Studie von AvD und BAT enthüllt millionenfache Kindesmisshandlung
Ergebnis wird als besondere Rücksichtnahme rauchender Eltern vermarktet
[29.03.2006/pk]
In Deutschland werden immer noch Millionen Kinder im Auto einer Schädigung
durch Passivrauchen ausgesetzt. Dies ist das Ergebnis einer Studie aus dem
Jahr 2005 zum Rauchverhalten im Auto, die vom Automobilclub von Deutschland
(AvD) und dem Tabakkonzern British American Tobacco Germany (BAT) durchgeführt
wurde. Die Tabaklobby prangert aber nicht diesen Missstand an, sondern
verkehrt das skandalöse Ergebnis durch Rechenakrobatik ins Gegenteil und
vermarktet es öffentlichkeitswirksam als besondere Rücksichtnahme der
rauchenden Eltern.
AvD und BAT hatten im vergangenen Jahr eine Studie zum Rauchverhalten am
Steuer durchgeführt. Glaubt man der Darstellung, die auf den Webseiten
und Pressemitteilungen verbreitet wird, so sieht das Ergebnis
auf den ersten Blick recht positiv aus. Es entsteht der Eindruck, dass sich
bei den Rauchern längst die Einsicht durchgesetzt hat, dass der Tabakrauch
die Mitmenschen schädigt. Angeblich verzichten die Raucher auf das Rauchen
im Auto aus Rücksicht auf Mitfahrer, insbesondere wegen der am stärksten
gefährdeten Kinder.
Nur 51,2 Prozent der in der Studie befragten Raucher gaben an, während
der Fahrt auf das Rauchen zu verzichten. Bei den Gründen hierfür tritt jedoch
eine unangenehme Überraschungen zutage. Denn für die Hälfte
dieser Personengruppe ist die Motivation dafür nur der Werterhalt ihres
Fahrzeugs, der mit der Vermeidung unangenehmer dauerhafter Gerüche in ihrem
Vehikel einhergeht. Ein weitaus geringerer Anteil (21,7 Prozent) ist bereit,
"aus Höflichkeit gegenüber den Mitfahrern" und zur Vermeidung eines schlechten
Vorbilds für Kinder auf das Rauchen unterwegs zu verzichten. Auch die Gesundheit
der Kinder ist für weniger als 20 Prozent der rauchenden Fahrer ein Grund für
einen Verzicht.
Aber nicht nur diese nachrangige Wertschätzung der Gesundheit der Kinder ist
angesichts des Selbstlobes von AvD und BAT für ihre gemeinsame Studie
ein Grund zur Ernüchterung. Nach eigenen
Angaben der befragten Raucher zeigen etwa 16 Prozent keinerlei Bereitschaft,
in Gegenwart ihrer Kinder auf das Rauchen zu verzichten. Was beim ersten
Augenschein noch halbwegs gut aussieht, erweist sich
jedoch als millionenfache Kindesmisshandlung. Selbst "nur" 16 Prozent von
20 Millionen erwachsenen Rauchern, die fast alle über ein KFZ verfügen,
bedeuten, dass etwa 3 Millionen Eltern ihre Kinder im Auto zwangsberauchen!

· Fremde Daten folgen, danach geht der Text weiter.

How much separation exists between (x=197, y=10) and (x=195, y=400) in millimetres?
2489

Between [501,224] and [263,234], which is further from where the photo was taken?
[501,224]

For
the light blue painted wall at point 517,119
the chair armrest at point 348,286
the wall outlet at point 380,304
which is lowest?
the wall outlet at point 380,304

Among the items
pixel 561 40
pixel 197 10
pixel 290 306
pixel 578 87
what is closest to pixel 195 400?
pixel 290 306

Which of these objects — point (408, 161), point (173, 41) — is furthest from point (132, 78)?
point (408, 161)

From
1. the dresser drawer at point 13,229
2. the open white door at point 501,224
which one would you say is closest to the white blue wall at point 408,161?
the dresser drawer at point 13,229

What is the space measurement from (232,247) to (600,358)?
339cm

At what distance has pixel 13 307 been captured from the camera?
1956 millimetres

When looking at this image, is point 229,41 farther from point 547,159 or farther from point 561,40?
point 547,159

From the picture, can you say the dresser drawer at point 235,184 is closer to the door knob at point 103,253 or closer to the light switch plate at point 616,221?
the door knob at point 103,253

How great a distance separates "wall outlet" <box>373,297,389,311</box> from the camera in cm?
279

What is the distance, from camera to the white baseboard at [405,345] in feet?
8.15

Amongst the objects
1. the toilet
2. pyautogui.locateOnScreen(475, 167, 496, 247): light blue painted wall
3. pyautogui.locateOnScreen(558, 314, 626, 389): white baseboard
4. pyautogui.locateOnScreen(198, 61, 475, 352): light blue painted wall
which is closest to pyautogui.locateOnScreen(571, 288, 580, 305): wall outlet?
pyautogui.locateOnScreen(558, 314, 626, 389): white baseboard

Dabei ist diese Zahl noch sehr optimistisch, die Realität dürfte noch weitaus
grausamer für die bedauernswerten Kinder aussehen. Denn diese Angaben basieren
auf den Aussagen der befragten Auto fahrenden Raucher, die im Rahmen von "freien
Leitfaden-orientierten Gesprächen ermittelt wurden", so Alfred Fuhr, Leiter
des AvD-Instituts für Verkehrssoziologie. Fuhr weiter: "Viele Fahrer möchten
sich von ihrer besten Seite zeigen und nehmen auch ganz bewusst ihre
Beschützerfunktion am Steuer wahr". Wer unter solchen Aspekten befragt wird,
und von seinem freundlichen Interviewer vielleicht gerade noch eine
Zigarette "zur Entspannung" angeboten bekommen hat, der tendiert angesichts
der negativen Folgen seiner eigenen Sucht nicht gerade zu schonungsloser
und vor allem selbstkritischer Offenheit.

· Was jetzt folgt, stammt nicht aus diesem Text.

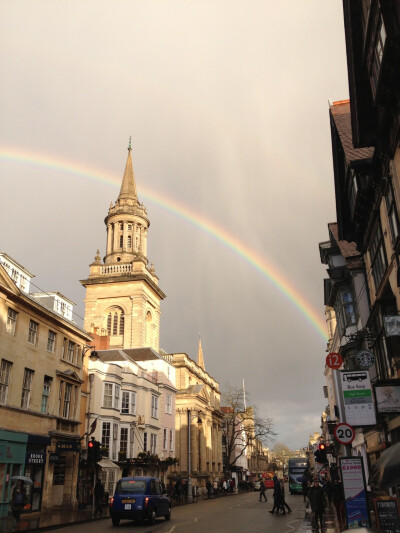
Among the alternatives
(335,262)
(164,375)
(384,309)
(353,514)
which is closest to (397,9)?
(384,309)

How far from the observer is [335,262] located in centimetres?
3262

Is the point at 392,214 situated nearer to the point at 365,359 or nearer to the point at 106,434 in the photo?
the point at 365,359

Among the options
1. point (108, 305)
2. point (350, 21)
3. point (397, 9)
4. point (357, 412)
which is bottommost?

Die große Diskrepanz zwischen dem Selbstverständnis der Raucher, die sich beim
Rauchen als sehr rücksichtsvoll gegenüber ihren Mitmenschen betrachten,
und der konträren Wahrnehmung der betroffenen Mitmenschen wurde bereits im
Jahr 2002 durch eine EMNID-Studie nachgewiesen.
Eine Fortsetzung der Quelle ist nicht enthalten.